While away from a joystick-enabled system over the weekend, I decided
to start hacking at the Nasal/AI integration.  What I *really* wanted
to make work was carrier landings, which required getting velocity
information from the AI models.  But this required work on the YASim
gear model to understand the moving objects and to calculate per-gear
forces.  But *this* required an unambiguous transformation between the
YASim coordinate system and the terrain one.  For historical reasons
(I'll get to that in a second) YASim has always used its own WGS84
approximation, which isn't quite identical to the SimGear one.

So basically, I had to get the two datums to agree.  This turned out
to be, er, interesting.  The reason YASim has its own code is that it
does its work in a global cartesian frame.  Each frame, the
coordinates get exported from XYZ to lat/lon/alt, and imported back if
anything changes.  That transformation *has* to be symmetric.  If it's
not, the FDM will see the precision error as a space warp and get
confused.  SimGear has a sgGeodToCart() function, but no
sgCartToGeod() equivalent.  So I rolled my own; the altitude handling
wasn't quite correct, but at least it was symmetric.  Since nothing
outside of YASim ever saw the funny XYZ coordinates, things worked
fine.  Until now, when I need to make the funny XYZ coordinates agree
with the scenery objects' coordinate system.

To make a long story short: I wrote an implementation of
sgCartToGeod() that I'm pretty proud of.  But I got hung up over some
existing bugs in sgGeodToCart() and the related functions, so I
rewrote those too.  This is obviously the kind of "big change" that
shouldn't be checked in without code review, so here's the argument:

Problems with the existing LaRC code:

+ It's slightly wrong.  I don't quite know when it happened, but the
  sg_geodesy files have incorrect numbers for the WGS84 equatorial
  radius.  This number is part of the standard, it *really* shouldn't
  vary.  Asking for, say, the cartesian equivalent of 0 lat, 0 lon, 0
  alt gives a vector that is off by about a meter.  And frustratingly,
  I can't fix it; there are some other derived quantities that appear
  as magic numbers in the code.  But the derivations don't match the
  comments.  Simply fixing the radius number breaks the functions in
  ways I don't understand, because:

+ It's opaque.  Lots of trig functions; lots of greek variable names;
  no explanatory inline comments; no description of the algorithm.
  It looks like someone typed the code in out of a book.  That's
  fine, if you get it right.  But it makes maintenance really hard.

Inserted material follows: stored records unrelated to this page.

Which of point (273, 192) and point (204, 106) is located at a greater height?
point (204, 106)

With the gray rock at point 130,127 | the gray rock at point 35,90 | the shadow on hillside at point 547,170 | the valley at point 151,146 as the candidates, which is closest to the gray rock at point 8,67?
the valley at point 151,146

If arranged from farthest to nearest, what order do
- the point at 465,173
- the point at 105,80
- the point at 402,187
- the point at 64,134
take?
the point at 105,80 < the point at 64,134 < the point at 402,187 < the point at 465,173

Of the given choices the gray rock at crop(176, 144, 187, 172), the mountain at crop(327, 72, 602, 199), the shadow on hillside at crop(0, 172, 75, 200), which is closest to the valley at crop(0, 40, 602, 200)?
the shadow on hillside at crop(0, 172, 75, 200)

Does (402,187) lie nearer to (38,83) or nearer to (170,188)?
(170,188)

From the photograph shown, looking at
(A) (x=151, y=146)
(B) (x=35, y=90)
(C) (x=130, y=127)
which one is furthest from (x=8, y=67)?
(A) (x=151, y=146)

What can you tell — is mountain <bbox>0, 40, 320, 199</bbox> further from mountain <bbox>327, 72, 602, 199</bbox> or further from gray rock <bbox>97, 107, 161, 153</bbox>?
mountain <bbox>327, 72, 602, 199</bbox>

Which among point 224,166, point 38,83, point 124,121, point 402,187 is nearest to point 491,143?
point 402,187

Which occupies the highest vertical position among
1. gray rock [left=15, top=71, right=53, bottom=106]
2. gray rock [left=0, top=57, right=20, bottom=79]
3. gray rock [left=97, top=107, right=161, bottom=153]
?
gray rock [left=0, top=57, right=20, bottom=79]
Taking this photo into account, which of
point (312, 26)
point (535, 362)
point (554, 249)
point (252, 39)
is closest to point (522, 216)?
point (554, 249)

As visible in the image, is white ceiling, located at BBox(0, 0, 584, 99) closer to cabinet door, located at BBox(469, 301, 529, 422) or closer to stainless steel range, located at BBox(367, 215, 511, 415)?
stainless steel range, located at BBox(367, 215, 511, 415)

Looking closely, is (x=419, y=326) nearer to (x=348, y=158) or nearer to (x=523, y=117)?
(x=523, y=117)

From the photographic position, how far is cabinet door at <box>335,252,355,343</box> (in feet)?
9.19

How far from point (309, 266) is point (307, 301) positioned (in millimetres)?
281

+ It's missing sgCartToGeod(), which is a firm requirement for me.
  You can approximate this with sgGeodToGeoc/sgPolarToCart3D (lots of
  existing code does), but that isn't symmetric -- running the two
  functions as a cycle, the numbers come out off by 1-4 meters, which
  isn't good enough for YASim to use for terrain intersections.

Advantages of the new code:

+ It seems to be correct.  At points on the equator and at the poles,
  it matches the WGS84 standard exactly, where the old code is off by
  about a meter.  In a test with randomly selected points, it matches
  the old code to within about a meter, which is reasonably strong
  evidence that I've got it right.

+ It is, hopefully, easier to understand.  There is significantly less
  actual code in the new implementaiton, and I've tried to explain
  what I'm doing.  I won't say it isn't opaque (this stuff is a little
  brain-twisty to begin with), but I've honestly tried to make it
  readable.

+ It includes sgCartToGeod().  This is the fun part.  The
  implementation is a recursion relation that is symmetric with
  sgGeodToCart() and accurate all the way down to the precision of a
  IEEE double (about 6 nanometers for points on the surface).  It's
  not terribly fast (something like 4000 CPU cycles, about 6x slower
  than my implementation of sgGeodToCart), but is only called a few
  times per frame in typical usage.  A quick inspection turned up
  several places in the code where the existing API was being used to
  emulate this function; replacing them with this function made things
  cleaner and simpler.

Anyway, anyone who is interested should grab the update at:

  http://www.plausible.org/andy/new_geodesy.tar.gz

The new code is in sg_geodesy.*, the other files are just minor API
fixups (mostly because sg_geodesy.hxx no longer includes polar3d.hxx)
It appears to work for me with no change of functionality.  I won't
bother checking it in until I finish the YASim gear work which
requires it.  Yell if you think something is wrong.